No Código do Trabalho, o trabalho suplementar corresponde ao trabalho prestado fora do horário de trabalho. No caso de um trabalhador a tempo parcial, isto significa que as horas feitas para além do horário fixado podem ser consideradas horas extra, desde que não estejam em causa situações excluídas pela própria lei ou uma alteração formal da duração do trabalho.
A empresa só pode recorrer a trabalho suplementar quando tenha de responder a um acréscimo eventual e transitório de trabalho e quando não se justifique contratar outro trabalhador para esse efeito. Também pode fazê-lo em caso de força maior ou quando as horas sejam indispensáveis para prevenir ou reparar um prejuízo grave para a empresa ou para a sua viabilidade.
Horas extra não podem ser a regra
A lei prevê que o trabalhador esteja obrigado a prestar trabalho suplementar quando estejam reunidas as condições legais. Ainda assim, essa obrigação não é absoluta. O trabalhador pode pedir dispensa se tiver motivos atendíveis, cabendo depois avaliar a situação concreta.
Há ainda situações especiais de proteção. O Código do Trabalho prevê, por exemplo, que a trabalhadora grávida e o trabalhador ou trabalhadora com filho de idade inferior a 12 meses não estão obrigados a prestar trabalho suplementar. A trabalhadora em amamentação também não está obrigada durante todo o tempo que durar a amamentação, se isso for necessário para a sua saúde ou para a da criança.
No caso dos contratos a tempo parcial, há uma cautela importante: as horas extra não devem servir para transformar, na prática, uma necessidade permanente de trabalho num recurso constante ao trabalho suplementar. Se a empresa precisa regularmente de mais horas, todas as semanas ou durante longos períodos, pode estar em causa uma necessidade estável, e não uma situação excecional.
O contrato a tempo parcial deve estar escrito e indicar o período normal de trabalho diário e semanal, comparando-o com o trabalho a tempo completo. Se essa indicação faltar, presume-se que o contrato foi celebrado a tempo completo. Se o contrato não tiver forma escrita, considera-se também celebrado a tempo completo.
Também há limites anuais.
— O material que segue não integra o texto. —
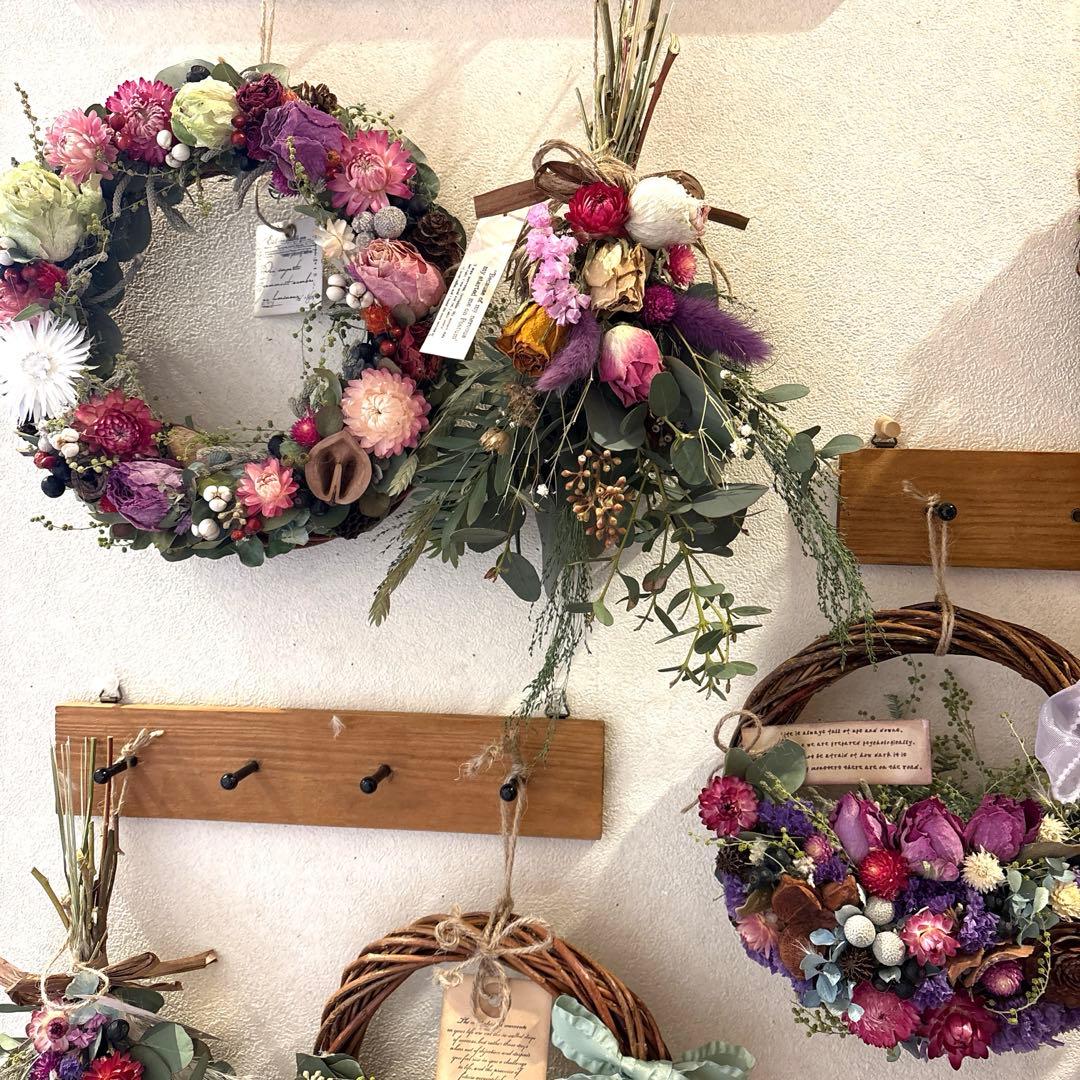 ハンドメイドリース☆ハンドメイドスワッグ☆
Em regra, um trabalhador a tempo parcial pode prestar até 80 horas de trabalho suplementar por ano, ou o número de horas correspondente à proporção entre o seu horário e o de um trabalhador a tempo completo comparável, se esse valor for superior. Este limite pode subir, mediante acordo escrito entre trabalhador e empregador, até 130 horas por ano. Por instrumento de regulamentação coletiva de trabalho, pode chegar às 200 horas anuais.
Além do limite anual, há limites diários para o trabalho suplementar prestado por acréscimo eventual e transitório de trabalho. Em dia normal de trabalho, o limite é de duas horas. Em dia de descanso semanal, obrigatório ou complementar, ou em feriado, o limite corresponde ao período normal de trabalho diário. Em meio dia de descanso complementar, o limite é de meio período normal de trabalho diário.
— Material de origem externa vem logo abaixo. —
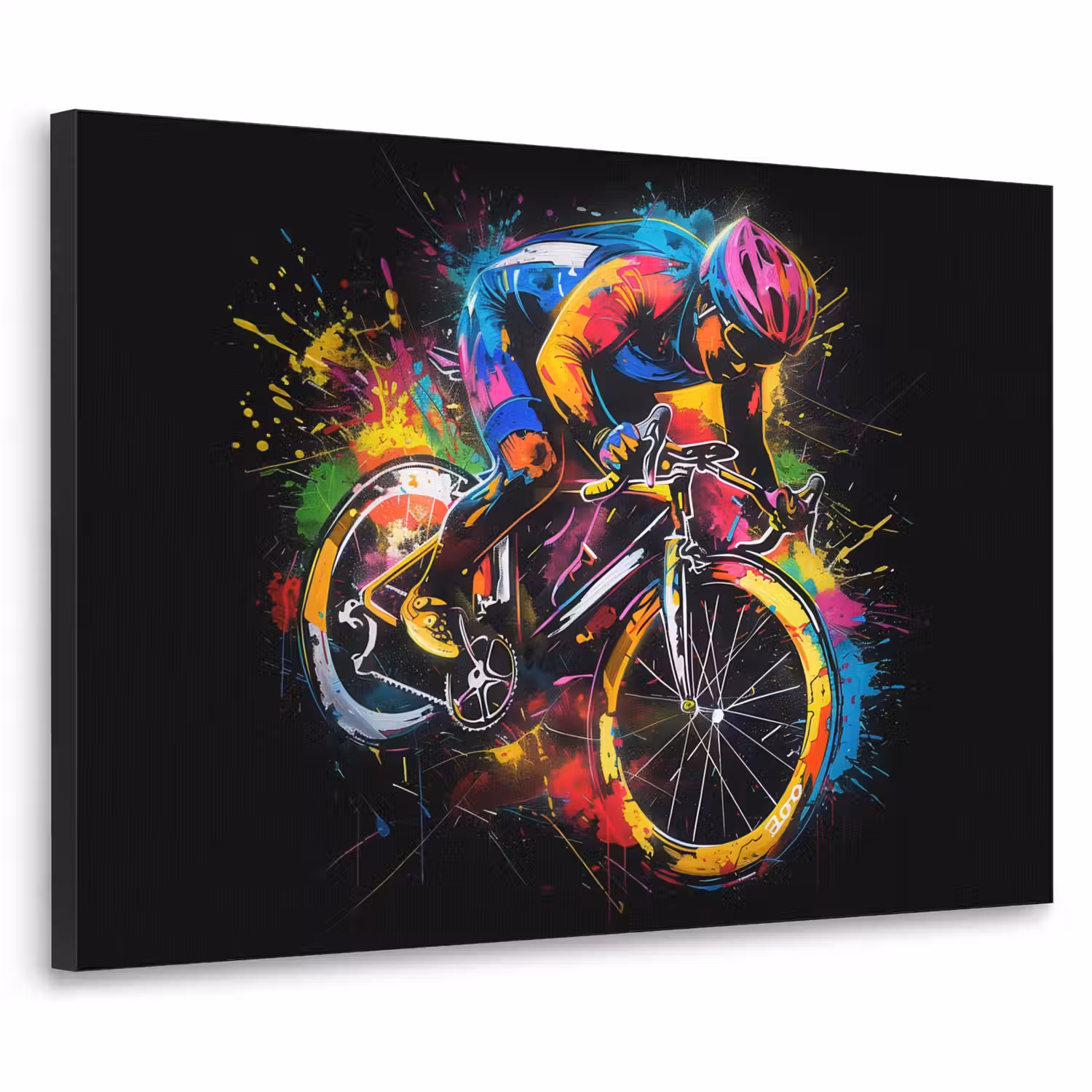 Graffiti - Sport - Wielrennen - Fiets Textielframe - compleet frame klein -3d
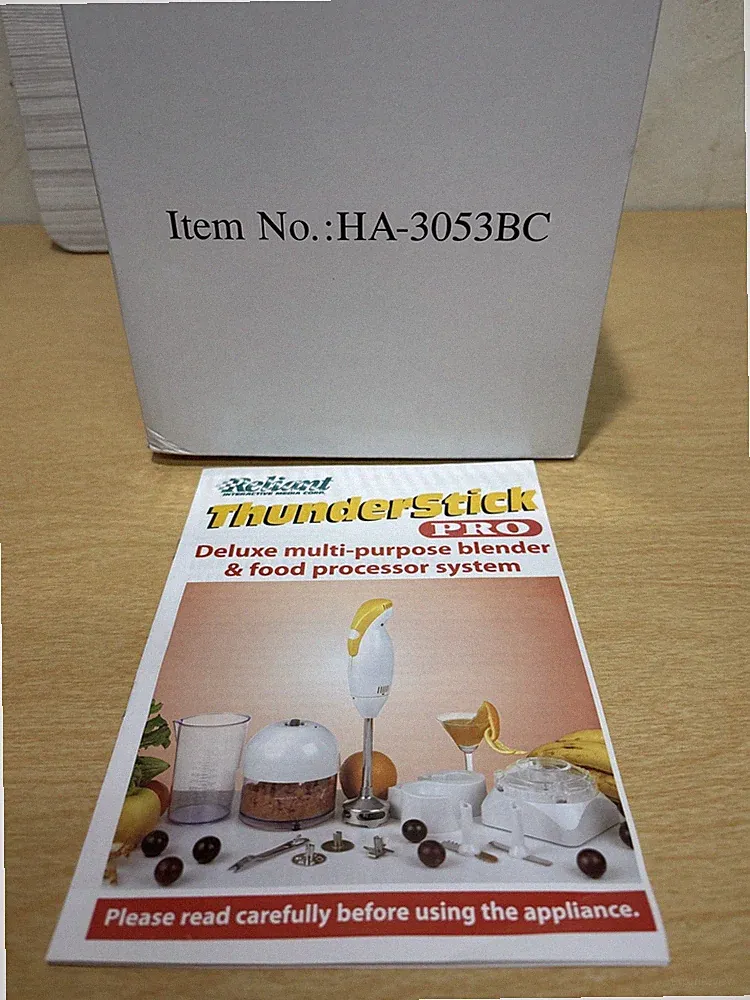 ThunderStick Pro Blender & Food Processor System Thane Housewares Reliant NEW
Nos casos de força maior ou quando o trabalho suplementar seja indispensável para prevenir ou reparar prejuízo grave para a empresa ou para a sua viabilidade, o regime é diferente: a lei sujeita essa prestação ao limite do período de trabalho semanal.
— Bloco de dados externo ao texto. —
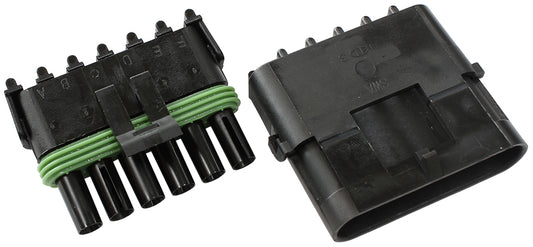 Weatherpack Connector   6 Pin Connector Suit 18-20 AWG To 14-16 AWG Wire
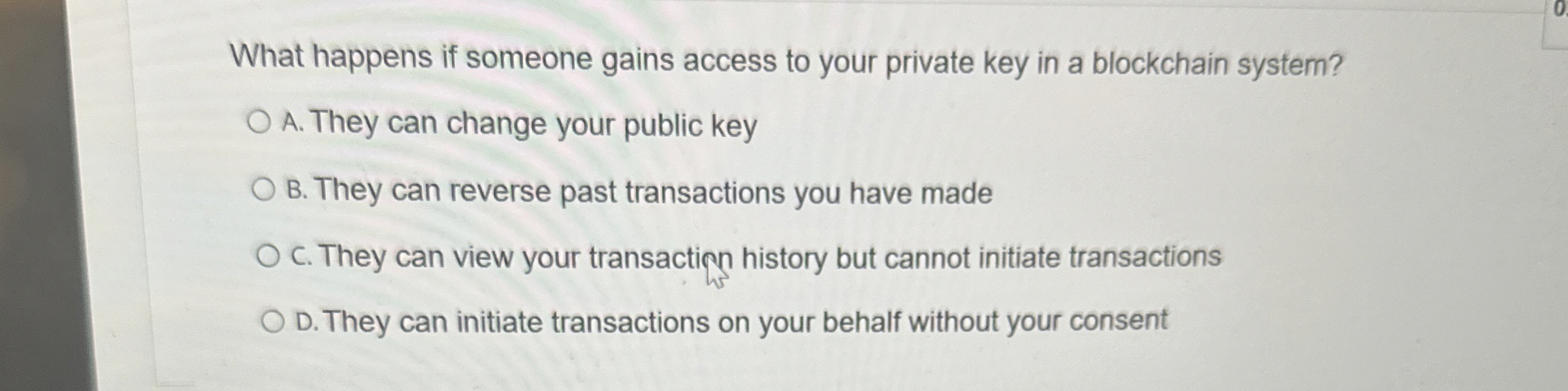 What happens if someone gains access to your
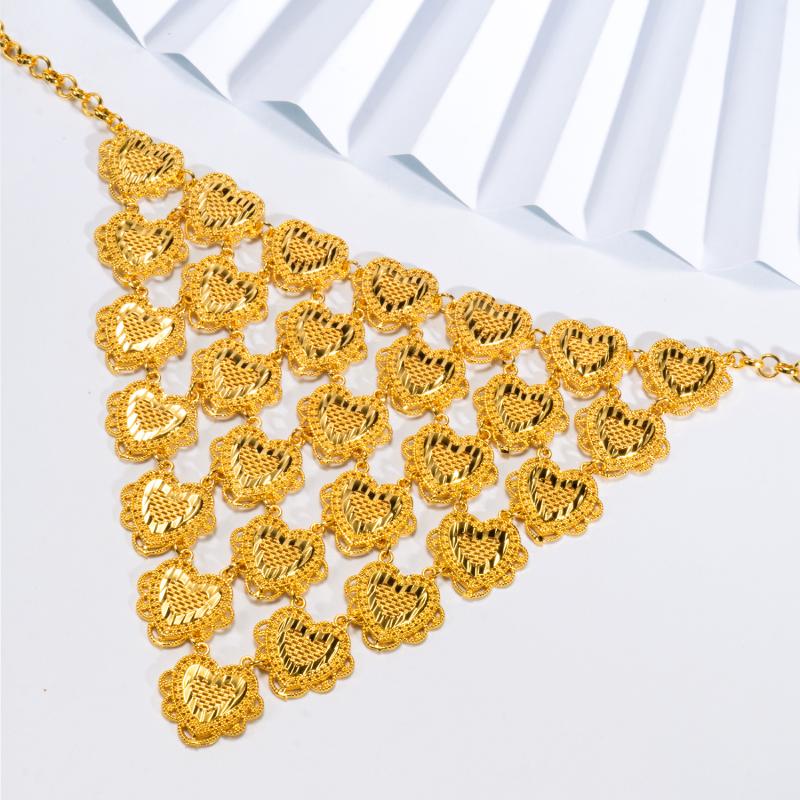 Jewelry |  Womens Rose Decor Body Chain Accessories Gold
O trabalho suplementar também tem de ser pago com acréscimo. Até 100 horas anuais, a primeira hora em dia útil é paga com mais 25% e as seguintes com mais 37,5%. Em dias de descanso semanal ou feriado, o acréscimo é de 50%. A partir das 100 horas anuais, os acréscimos sobem para 50% na primeira hora, 75% nas seguintes em dia útil e 100% em dia de descanso ou feriado.
O empregador deve ainda manter registo do trabalho suplementar, com indicação das horas de início e fim, do fundamento da prestação e dos descansos compensatórios gozados, quando aplicável.
Assim, em Portugal, um trabalhador a tempo parcial pode ser chamado a fazer horas extra, incluindo em situações imprevistas, mas a empresa tem de respeitar as condições legais. As horas suplementares devem ser excecionais, justificadas, registadas e pagas. Não podem ser usadas como forma de contornar o horário contratado nem para preencher necessidades permanentes da empresa sem alterar formalmente a relação laboral.